A blast of arctic air will send most of south Louisiana into a two-day cold snap Wednesday night and Thursday, dropping temperatures below freezing and possibly into the teens.

As a result, Lafayette and Baton Rouge are under a hard freeze watch from late Wednesday evening through Thursday morning, while New Orleans is under a freeze watch. Temperatures will start going back up Friday afternoon, but before then, people should protect water pipes, bring pets inside, make accommodations for livestock and generally get ready.

In Baton Rouge, the coldest time will be early Thursday morning, when the frigid temperature will be bolstered by the wind to make the air feel like it’s 13 degrees outside, said Robert Ricks, lead forecaster with the National Weather Service in Slidell.

The winds should drop off Thursday, but the temperatures will still be cold with near-freezing temperatures hitting large parts of south Louisiana.

The approach of cold weather means extra preparations should be taken. Precautions are already underway at organizations that help the homeless, such as St. Vincent de Paul in Baton Rouge.

Extra cots are set out at one of the men’s facilities and staff is getting ready for more people to arrive for a warm place to stay, including at the shelter for women and children. On a normal night, the men’s shelter on Convention Street can sleep 31 people, but that number can be doubled by adding bunks to the existing beds, said Michael Acaldo, director of St. Vincent de Paul in Baton Rouge.

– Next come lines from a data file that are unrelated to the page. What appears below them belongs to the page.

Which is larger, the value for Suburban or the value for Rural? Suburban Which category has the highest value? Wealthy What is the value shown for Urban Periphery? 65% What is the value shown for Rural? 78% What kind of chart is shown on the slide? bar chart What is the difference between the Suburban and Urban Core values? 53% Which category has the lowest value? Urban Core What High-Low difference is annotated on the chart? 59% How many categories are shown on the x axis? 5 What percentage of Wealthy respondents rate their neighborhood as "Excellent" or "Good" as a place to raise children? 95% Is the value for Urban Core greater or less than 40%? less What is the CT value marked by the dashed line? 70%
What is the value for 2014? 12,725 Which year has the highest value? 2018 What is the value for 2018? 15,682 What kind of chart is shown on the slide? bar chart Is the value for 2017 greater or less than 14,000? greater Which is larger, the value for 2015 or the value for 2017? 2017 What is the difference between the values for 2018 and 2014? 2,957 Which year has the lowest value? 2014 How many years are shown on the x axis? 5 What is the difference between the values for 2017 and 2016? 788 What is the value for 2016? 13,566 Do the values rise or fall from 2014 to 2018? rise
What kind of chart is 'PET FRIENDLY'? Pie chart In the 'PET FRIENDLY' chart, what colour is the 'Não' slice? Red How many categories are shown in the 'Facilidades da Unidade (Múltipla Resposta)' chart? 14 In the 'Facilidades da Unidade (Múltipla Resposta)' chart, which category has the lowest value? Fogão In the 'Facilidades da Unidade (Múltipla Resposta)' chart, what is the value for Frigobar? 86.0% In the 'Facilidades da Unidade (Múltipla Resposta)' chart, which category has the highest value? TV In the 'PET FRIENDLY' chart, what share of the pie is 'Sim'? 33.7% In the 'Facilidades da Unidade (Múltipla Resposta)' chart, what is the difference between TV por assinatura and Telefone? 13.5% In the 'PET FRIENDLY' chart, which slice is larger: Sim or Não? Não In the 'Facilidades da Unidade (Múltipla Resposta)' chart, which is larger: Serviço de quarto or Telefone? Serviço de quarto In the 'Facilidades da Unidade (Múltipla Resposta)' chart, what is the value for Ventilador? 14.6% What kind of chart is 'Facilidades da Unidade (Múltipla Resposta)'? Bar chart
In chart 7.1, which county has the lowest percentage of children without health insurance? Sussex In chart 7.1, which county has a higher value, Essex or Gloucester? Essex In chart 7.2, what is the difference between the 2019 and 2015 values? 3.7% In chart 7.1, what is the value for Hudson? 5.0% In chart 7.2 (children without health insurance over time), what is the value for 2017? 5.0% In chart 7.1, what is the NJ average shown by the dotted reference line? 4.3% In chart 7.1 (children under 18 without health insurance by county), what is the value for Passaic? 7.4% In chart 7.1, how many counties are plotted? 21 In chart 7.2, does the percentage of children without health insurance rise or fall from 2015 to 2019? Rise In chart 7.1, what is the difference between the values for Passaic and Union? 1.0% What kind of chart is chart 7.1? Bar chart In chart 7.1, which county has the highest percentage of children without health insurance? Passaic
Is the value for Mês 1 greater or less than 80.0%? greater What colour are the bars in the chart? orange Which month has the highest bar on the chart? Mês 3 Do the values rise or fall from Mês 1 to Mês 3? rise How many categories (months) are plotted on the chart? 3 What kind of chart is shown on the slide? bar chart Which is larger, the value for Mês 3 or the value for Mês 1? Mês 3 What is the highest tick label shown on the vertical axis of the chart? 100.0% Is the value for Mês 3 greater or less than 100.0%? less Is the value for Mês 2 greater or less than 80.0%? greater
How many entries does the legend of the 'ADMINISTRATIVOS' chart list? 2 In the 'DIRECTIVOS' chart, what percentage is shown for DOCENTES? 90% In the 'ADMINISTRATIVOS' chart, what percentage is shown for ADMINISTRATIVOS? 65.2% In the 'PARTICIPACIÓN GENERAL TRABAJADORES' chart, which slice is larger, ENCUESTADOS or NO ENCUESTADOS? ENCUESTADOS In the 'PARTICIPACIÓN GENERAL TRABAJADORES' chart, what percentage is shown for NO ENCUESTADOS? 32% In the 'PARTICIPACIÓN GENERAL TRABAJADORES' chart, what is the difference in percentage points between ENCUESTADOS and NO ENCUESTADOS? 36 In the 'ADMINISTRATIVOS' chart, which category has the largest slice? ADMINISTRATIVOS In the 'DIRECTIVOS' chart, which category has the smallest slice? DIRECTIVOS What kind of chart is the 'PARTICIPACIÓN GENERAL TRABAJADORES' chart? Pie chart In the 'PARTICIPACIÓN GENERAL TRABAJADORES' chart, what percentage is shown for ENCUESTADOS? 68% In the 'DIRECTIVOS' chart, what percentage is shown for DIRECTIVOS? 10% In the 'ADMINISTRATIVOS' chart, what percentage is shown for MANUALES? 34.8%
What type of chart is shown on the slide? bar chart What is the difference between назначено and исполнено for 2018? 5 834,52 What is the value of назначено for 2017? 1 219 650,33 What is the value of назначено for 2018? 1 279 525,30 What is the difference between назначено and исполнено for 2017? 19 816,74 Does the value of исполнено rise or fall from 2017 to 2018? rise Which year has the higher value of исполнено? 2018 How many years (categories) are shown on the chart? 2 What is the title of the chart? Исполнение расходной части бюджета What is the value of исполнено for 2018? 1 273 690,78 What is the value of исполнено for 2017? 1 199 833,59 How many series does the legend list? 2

The campus on Convention Street has 36 beds for women and children as well as eight cribs. St. Vincent de Paul is currently in a fundraising effort to raise money that will allow that shelter to expand to 70 beds to help meet community needs and help during cold weather.

With an expected larger than normal number of homeless people in the next couple days, St. Vincent de Paul could use donations of towels, pillows, diapers, deodorant, socks, underwear, rain gear, gloves and hats for men, women and children, Acaldo said. Donations can be dropped off at the St. Vincent de Paul campus at 1623 Convention St.

Some good weather news this week is that the expected weekend rain won’t start until after the cold air is gone. As a result, the area won’t see the damage of freezing rain much of south Louisiana endured last January with school, business and road closures.

That’s also decent news for state agriculture, which could take some hits in slower crawfish growth or some loss of strawberry production, but at least there’s no freezing rain, said Mike Strain, commissioner of the state Department of Agriculture and Forestry.

“When you get the rain, it intensifies the effect of the cold,” he said.

However, it will get cold enough for farmers to take precautions. Those precautions include making sure livestock have adequate shelter and strawberry crops get covered. With sugar cane already cut and many other crops yet to be planted, this cold weather snap won’t have an effect on them, Strain said.

Cold weather may slow down crawfish growth for a couple days, but the warm weather should help the crop recover rather quickly.

For those crops that are currently in the field, such as strawberries, there could be some loss of flower buds, but with warmer weather coming back to the area in a couple days, the fields should recover, he said.

“It’s not going to be that cold for that long,” Strain said.

Strawberry farmers across the region spent Tuesday prepping for the coming cold. At Faust Farms in Amite, workers were hurrying to cover all their plants in advance of the frost.

“We’re in full swing right now,” owner Eddie Faust said before hurrying back to work.

He said the plants can handle temperatures in the 30s, but farmers start to worry when the mercury dips lower.

“Sure we’re nervous. … Every farmer’s nervous at this point in the game,” Faust said.

“We’re hoping it doesn’t do us much damage.”

Louisiana farmers must compete with strawberry growers in Florida. A deadly January frost could hurt their chances.

“Florida’s flooding the market right now,” Faust said.